Dataset items:

-- Opening Marker --

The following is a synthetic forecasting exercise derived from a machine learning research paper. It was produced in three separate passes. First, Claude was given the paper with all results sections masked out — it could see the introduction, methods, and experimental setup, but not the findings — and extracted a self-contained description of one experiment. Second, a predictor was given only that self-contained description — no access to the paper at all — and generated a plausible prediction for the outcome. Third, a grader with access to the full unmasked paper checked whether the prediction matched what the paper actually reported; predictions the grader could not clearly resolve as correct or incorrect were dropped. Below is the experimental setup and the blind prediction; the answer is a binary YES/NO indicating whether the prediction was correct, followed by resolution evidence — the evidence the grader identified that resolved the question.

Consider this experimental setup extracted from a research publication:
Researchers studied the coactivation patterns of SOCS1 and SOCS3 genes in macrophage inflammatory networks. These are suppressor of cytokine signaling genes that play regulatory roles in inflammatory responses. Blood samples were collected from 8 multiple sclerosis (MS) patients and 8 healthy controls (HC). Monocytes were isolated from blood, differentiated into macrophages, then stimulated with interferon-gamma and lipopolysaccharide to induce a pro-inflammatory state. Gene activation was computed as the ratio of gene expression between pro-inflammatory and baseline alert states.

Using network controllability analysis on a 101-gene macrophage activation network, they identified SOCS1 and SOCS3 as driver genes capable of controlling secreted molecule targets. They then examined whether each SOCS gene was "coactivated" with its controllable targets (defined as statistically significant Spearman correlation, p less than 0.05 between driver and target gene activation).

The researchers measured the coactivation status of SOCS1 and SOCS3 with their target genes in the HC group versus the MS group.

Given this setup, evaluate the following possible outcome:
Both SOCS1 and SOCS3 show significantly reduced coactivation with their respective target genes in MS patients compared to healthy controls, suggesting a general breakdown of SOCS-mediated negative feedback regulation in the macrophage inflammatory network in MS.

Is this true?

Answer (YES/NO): NO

-- Closing Marker --

▶ [Task prompt] Please give the data again in full, exactly as written.

▶ [Written response]
The following is a synthetic forecasting exercise derived from a machine learning research paper. It was produced in three separate passes. First, Claude was given the paper with all results sections masked out — it could see the introduction, methods, and experimental setup, but not the findings — and extracted a self-contained description of one experiment. Second, a predictor was given only that self-contained description — no access to the paper at all — and generated a plausible prediction for the outcome. Third, a grader with access to the full unmasked paper checked whether the prediction matched what the paper actually reported; predictions the grader could not clearly resolve as correct or incorrect were dropped. Below is the experimental setup and the blind prediction; the answer is a binary YES/NO indicating whether the prediction was correct, followed by resolution evidence — the evidence the grader identified that resolved the question.

Consider this experimental setup extracted from a research publication:
Researchers studied the coactivation patterns of SOCS1 and SOCS3 genes in macrophage inflammatory networks. These are suppressor of cytokine signaling genes that play regulatory roles in inflammatory responses. Blood samples were collected from 8 multiple sclerosis (MS) patients and 8 healthy controls (HC). Monocytes were isolated from blood, differentiated into macrophages, then stimulated with interferon-gamma and lipopolysaccharide to induce a pro-inflammatory state. Gene activation was computed as the ratio of gene expression between pro-inflammatory and baseline alert states.

Using network controllability analysis on a 101-gene macrophage activation network, they identified SOCS1 and SOCS3 as driver genes capable of controlling secreted molecule targets. They then examined whether each SOCS gene was "coactivated" with its controllable targets (defined as statistically significant Spearman correlation, p less than 0.05 between driver and target gene activation).

The researchers measured the coactivation status of SOCS1 and SOCS3 with their target genes in the HC group versus the MS group.

Given this setup, evaluate the following possible outcome:
Both SOCS1 and SOCS3 show significantly reduced coactivation with their respective target genes in MS patients compared to healthy controls, suggesting a general breakdown of SOCS-mediated negative feedback regulation in the macrophage inflammatory network in MS.

Is this true?

Answer (YES/NO): NO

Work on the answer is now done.